— BEGIN MATERIAL PROVIDED —

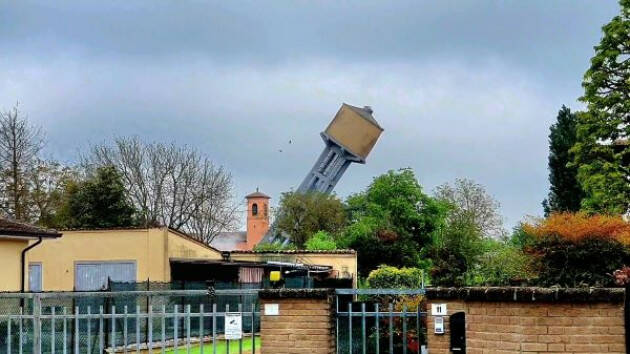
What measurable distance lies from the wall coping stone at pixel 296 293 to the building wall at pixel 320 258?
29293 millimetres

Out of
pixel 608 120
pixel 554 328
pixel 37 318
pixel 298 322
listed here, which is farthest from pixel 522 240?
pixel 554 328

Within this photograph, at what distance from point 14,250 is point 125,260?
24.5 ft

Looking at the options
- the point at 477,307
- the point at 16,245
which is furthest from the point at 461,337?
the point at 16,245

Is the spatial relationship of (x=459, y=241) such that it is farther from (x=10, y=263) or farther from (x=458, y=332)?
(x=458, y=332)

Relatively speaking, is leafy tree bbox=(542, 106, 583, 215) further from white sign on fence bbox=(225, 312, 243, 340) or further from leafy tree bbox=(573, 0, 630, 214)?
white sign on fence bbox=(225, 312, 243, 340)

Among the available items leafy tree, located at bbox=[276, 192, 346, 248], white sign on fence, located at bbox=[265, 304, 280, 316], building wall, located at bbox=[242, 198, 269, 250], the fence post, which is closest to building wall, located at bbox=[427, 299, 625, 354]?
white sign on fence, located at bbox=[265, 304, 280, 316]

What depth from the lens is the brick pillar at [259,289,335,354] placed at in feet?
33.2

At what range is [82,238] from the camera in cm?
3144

— END MATERIAL PROVIDED —
— BEGIN MATERIAL PROVIDED —

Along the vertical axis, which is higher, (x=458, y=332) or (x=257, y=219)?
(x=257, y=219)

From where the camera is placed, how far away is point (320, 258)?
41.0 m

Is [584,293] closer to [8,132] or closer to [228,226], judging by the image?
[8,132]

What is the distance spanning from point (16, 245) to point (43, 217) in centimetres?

— END MATERIAL PROVIDED —

- DIRECTIONS FOR THIS TASK: Pick out every line in the items above that contains the word "placed", and copy each one. Case counts.

- SOLUTION TO THE EXERCISE:
What depth from the lens is the brick pillar at [259,289,335,354] placed at in feet?
From where the camera is placed, how far away is point (320, 258)?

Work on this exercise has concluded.